Posted on February 10, 2010. Filed under: Courts, Parole, The Law |

Sacramento Bee

by Andy Furillo

Published Wednesday, Feb. 10, 2010

Saying it was a “formula for disaster,” a Sacramento judge today blocked the Sheriff’s Department from granting any more early releases to inmates it is holding in the county’s jail facilities.

Sheriff’s officials began the releases last week in response to a bill passed last year and signed into law by Gov. Arnold Schwarzenegger that will have the effect of reducing the state prison population by about 6,300 inmates, mostly through parole changes.

In his ruling today, Sacramento Superior Court Judge Loren E. McMaster granted a temporary restraining order that was requested by the deputy sheriff’s union. McMaster said in his two-page written ruling that the new state law only applies to state prisoners, not county jail inmates. The judge set a March 3 hearing date for the union’s request for a preliminary injunction.

The union’s lawyer, David P. Mastagni, argued in a hearing today that the release of the estimated 200 inmates since Jan. 25 before their previously-set release dates, combined with the layoffs of 122 sheriff’s deputies since August, posed a public safety problem for the county.

McMaster agreed.

“Releasing inmates early by the application of a law intended only for those in the state prison population at the same time that deputies in the field are being substantially reduced is a formula for disaster,” McMaster wrote.

The judge also agreed with Mastagni’s argument that the early releases violated the 2008 Victim’s Bill of Rights passed by the state’s voters. The so-called “Marsy’s Law” requires victims to be notified if and when the offenders convicted for the crimes against them are released early.

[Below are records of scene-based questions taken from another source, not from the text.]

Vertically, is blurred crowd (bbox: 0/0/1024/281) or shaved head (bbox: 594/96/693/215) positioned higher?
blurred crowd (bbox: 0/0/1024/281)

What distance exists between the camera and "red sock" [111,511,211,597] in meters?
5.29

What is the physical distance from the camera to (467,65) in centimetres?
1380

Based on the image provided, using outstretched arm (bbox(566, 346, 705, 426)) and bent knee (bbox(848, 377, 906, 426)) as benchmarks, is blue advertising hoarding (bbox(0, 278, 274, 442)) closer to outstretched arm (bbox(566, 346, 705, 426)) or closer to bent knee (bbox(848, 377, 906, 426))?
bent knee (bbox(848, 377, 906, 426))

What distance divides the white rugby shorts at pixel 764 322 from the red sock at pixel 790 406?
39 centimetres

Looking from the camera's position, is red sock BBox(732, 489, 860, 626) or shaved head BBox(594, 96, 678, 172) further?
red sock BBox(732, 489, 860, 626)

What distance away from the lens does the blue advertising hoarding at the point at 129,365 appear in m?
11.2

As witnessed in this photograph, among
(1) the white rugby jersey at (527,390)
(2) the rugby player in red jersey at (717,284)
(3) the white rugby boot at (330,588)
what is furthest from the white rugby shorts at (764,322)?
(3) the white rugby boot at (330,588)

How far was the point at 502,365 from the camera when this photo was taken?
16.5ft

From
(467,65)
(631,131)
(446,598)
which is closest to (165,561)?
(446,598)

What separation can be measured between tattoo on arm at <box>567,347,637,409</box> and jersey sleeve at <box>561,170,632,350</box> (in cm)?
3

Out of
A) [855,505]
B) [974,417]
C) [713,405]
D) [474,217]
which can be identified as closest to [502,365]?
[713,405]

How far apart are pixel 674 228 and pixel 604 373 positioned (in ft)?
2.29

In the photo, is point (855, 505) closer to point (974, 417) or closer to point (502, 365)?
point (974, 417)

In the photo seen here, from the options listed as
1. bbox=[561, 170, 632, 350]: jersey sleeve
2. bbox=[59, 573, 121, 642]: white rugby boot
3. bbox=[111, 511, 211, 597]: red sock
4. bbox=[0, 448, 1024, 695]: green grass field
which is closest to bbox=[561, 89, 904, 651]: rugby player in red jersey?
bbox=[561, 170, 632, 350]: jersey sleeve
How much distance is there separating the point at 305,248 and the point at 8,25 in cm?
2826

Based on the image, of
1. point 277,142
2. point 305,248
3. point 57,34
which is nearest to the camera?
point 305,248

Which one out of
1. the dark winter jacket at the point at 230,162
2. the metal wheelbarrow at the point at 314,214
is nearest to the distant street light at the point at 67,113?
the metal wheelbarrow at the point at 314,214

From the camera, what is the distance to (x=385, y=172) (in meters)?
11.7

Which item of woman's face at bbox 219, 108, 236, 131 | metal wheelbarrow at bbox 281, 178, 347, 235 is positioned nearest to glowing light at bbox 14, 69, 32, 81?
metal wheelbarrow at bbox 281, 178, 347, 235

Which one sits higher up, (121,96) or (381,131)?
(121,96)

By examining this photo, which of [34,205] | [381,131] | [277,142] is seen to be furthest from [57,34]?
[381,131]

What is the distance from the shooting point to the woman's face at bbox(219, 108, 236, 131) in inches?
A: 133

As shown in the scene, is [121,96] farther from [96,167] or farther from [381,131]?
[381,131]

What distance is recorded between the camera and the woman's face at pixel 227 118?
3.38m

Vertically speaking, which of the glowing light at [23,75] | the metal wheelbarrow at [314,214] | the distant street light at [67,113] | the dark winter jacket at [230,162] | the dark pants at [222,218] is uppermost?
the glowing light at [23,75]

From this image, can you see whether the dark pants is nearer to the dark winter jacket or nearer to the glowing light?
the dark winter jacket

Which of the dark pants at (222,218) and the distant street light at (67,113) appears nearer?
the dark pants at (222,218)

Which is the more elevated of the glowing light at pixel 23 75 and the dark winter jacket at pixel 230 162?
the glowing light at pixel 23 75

Mastagni, in his arguments in court today, argued that the “irreparable harm” of the early release program was evident last week when an inmate who got out of jail 16 days early was arrested for the attempted rape of a woman at the Loaves and Fishes complex for the homeless north of downtown.

“There’s nothing hypothetical about it,” Mastagni said.

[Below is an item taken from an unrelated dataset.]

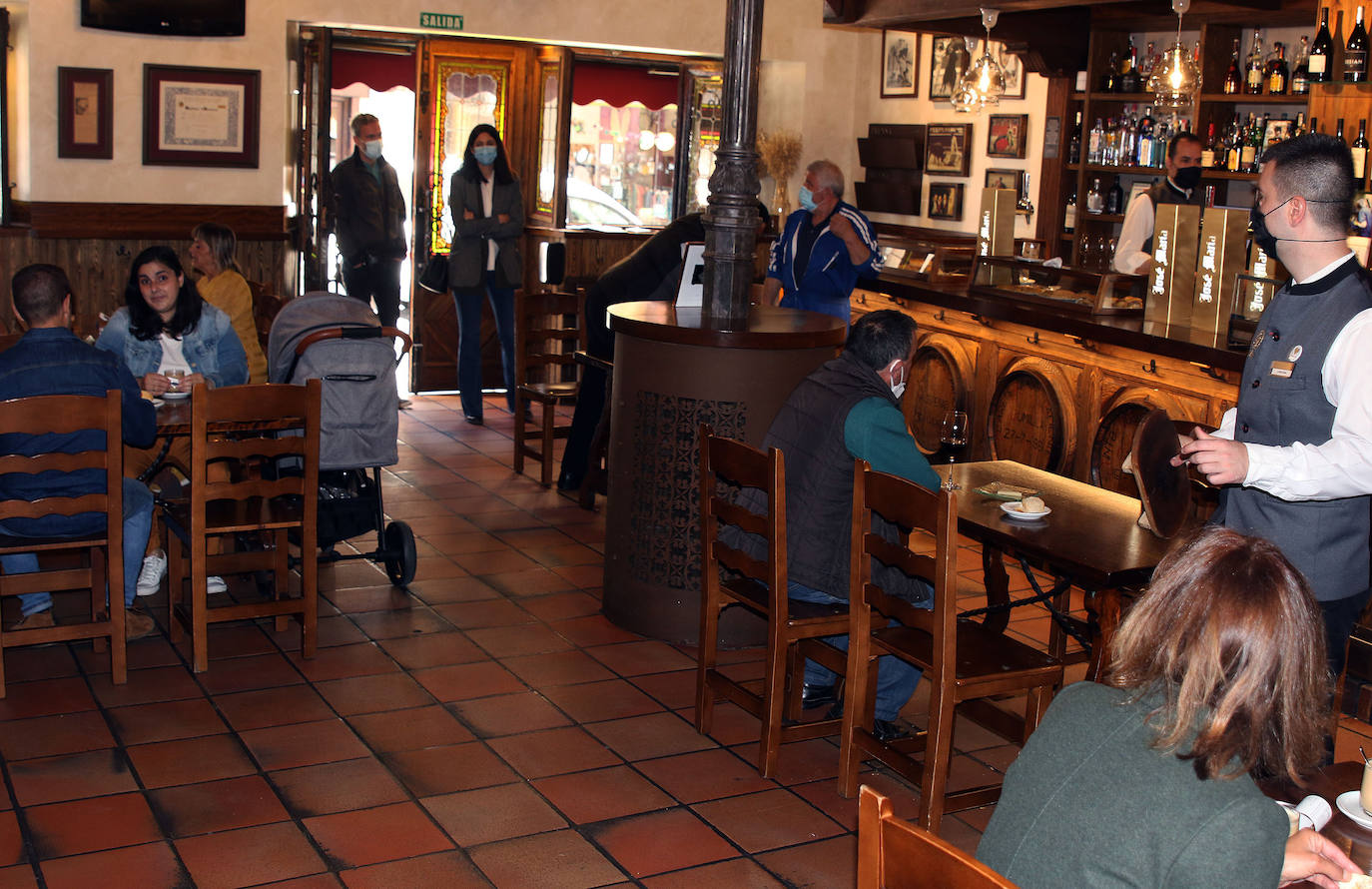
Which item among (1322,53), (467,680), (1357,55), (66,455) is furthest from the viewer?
(1322,53)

Sacramento Sheriff John McGinness said he was “generally pleased” with the decision.

“My goal was not different from that of the Deputy Sheriffs Association,” McGinness said in a telephone interview today. “I did not want these people released.”

McGinness said he opened the jail gates to the inmates before their time was up based on “the opinions of counsel” that the new law applied to county inmates as well as state prisoners.

At today’s hearing, Deputy County Counsel James R. Wood argued that the deputies’ union did not have standing to bring the case that named the county and the state corrections department as defendants. Wood noted in his verbal arguments that the alleged attack at Loaves and Fishes occurred in city territory and not in the sheriff’s patrol jurisdiction.

Wood said that no deputies have suffered any injuries as a result of the releases, to which McMaster replied from the bench, “We have to wait ’til somebody gets hurt?”

The county lawyer also said there has been no evidence of increased criminal activity as a result of the early releases. He argued that the legislative intent of last year’s bill was for it to apply to county inmates as well as state prisoners.

Wood said the union incorrectly characterized the inmates who are being released as dangerous.

“When the plaintiff comes in and says we have these dangerous criminals being released, they want to classify all inmates as dangerous,” Wood said.

Last year’s bill said that only inmates not characterized as “serious” or “violent,” according to classifications outlined in the state’s “three-strikes” law, or as sex offenders, are eligible for the early releases.

In his ruling, McMaster said the early releases “put the deputies in the field more at risk than they would be” without them

McMaster said he believes the union is likely to prevail on the merits of the suit and that the “balance of hardship” if the releases remain in effect could hurt the general public.

“Public safety is compromised by releasing county jail inmates into (the) community when they have not completed their sentence,” McMaster wrote.